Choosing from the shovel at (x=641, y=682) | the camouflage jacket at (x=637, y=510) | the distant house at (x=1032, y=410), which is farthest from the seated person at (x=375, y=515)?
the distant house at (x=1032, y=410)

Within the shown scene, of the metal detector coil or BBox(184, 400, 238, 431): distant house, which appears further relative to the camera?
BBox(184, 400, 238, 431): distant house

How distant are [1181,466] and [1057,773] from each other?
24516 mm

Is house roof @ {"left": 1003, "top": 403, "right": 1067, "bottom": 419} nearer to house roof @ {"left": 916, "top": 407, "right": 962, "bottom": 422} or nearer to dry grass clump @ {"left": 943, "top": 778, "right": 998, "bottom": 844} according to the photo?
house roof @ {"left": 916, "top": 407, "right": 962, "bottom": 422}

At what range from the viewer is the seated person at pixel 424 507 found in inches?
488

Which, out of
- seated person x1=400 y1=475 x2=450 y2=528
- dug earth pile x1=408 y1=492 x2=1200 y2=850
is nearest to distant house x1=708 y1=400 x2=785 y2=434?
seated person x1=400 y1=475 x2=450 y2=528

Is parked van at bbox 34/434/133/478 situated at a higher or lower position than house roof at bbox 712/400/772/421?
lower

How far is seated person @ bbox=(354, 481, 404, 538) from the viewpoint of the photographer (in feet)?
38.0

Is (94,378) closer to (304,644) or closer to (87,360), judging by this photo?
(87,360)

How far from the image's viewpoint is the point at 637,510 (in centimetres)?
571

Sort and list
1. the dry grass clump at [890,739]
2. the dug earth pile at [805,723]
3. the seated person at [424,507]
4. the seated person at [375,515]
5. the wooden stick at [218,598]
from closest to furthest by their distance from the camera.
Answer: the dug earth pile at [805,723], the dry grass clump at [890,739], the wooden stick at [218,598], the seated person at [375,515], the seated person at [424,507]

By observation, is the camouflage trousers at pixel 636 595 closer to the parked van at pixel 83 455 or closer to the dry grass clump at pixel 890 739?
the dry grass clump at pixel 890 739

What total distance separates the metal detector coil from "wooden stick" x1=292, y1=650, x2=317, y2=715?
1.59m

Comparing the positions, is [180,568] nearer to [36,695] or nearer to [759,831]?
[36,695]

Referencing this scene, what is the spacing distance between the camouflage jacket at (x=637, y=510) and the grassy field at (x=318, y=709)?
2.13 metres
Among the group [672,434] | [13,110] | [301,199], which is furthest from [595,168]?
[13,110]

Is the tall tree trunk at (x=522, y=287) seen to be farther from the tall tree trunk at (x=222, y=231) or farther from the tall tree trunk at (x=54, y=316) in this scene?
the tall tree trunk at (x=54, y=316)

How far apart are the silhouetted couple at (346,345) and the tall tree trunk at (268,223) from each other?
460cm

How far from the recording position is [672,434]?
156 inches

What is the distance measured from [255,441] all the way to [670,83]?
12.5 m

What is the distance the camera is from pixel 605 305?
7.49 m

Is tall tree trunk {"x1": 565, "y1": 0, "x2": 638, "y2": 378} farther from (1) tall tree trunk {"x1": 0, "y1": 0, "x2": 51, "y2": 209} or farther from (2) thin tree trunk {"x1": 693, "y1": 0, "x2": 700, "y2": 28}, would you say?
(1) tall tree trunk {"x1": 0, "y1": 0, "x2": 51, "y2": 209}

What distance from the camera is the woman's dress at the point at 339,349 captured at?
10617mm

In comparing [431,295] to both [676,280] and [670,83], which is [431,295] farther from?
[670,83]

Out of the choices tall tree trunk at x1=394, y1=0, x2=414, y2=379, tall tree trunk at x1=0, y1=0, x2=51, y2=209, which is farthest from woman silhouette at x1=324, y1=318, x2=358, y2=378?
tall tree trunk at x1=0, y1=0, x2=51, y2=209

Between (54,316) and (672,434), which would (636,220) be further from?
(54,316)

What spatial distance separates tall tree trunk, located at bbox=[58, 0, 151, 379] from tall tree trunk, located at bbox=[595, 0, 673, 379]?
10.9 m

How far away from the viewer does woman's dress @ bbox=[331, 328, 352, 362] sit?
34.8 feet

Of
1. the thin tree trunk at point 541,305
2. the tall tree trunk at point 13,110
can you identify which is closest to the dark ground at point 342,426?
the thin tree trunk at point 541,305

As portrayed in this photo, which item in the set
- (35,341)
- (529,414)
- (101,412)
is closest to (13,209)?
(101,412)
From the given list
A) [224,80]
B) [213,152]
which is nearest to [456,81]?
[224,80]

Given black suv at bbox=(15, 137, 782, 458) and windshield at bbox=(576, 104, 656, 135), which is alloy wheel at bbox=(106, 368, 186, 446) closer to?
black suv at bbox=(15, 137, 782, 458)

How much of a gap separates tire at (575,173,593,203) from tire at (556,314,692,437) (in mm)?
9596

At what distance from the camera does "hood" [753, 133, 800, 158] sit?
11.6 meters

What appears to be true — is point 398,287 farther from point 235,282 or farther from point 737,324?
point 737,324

- Short task -
Copy the data verbatim, beginning at the line that contains "Out of the choices" and stopping after the final line of the data.

- Solution to this task -
Out of the choices tall tree trunk at x1=394, y1=0, x2=414, y2=379, tall tree trunk at x1=0, y1=0, x2=51, y2=209, which is farthest from woman silhouette at x1=324, y1=318, x2=358, y2=378?
tall tree trunk at x1=0, y1=0, x2=51, y2=209

Between (54,316) and (672,434), which would (636,220) be further from?
(54,316)

What spatial distance separates tall tree trunk, located at bbox=[58, 0, 151, 379] from tall tree trunk, located at bbox=[595, 0, 673, 379]?
10.9 m

How far away from the viewer does woman's dress @ bbox=[331, 328, 352, 362] sit?
34.8 feet

Of
1. the thin tree trunk at point 541,305
2. the tall tree trunk at point 13,110
can you identify which is closest to the dark ground at point 342,426?
the thin tree trunk at point 541,305

As portrayed in this photo, which item in the set
- (35,341)
- (529,414)
- (101,412)
is closest to (13,209)?
(101,412)
From the given list
A) [224,80]
B) [213,152]
which is nearest to [456,81]?
[224,80]

Given black suv at bbox=(15, 137, 782, 458) and windshield at bbox=(576, 104, 656, 135), which is alloy wheel at bbox=(106, 368, 186, 446) closer to?
black suv at bbox=(15, 137, 782, 458)

How much of a gap separates tire at (575,173,593,203) from tire at (556,314,692,437) (in mm)?
9596

At what distance from the camera does "hood" [753, 133, 800, 158] sit?
11.6 meters

What appears to be true — is point 398,287 farther from point 235,282 or farther from point 737,324?
point 737,324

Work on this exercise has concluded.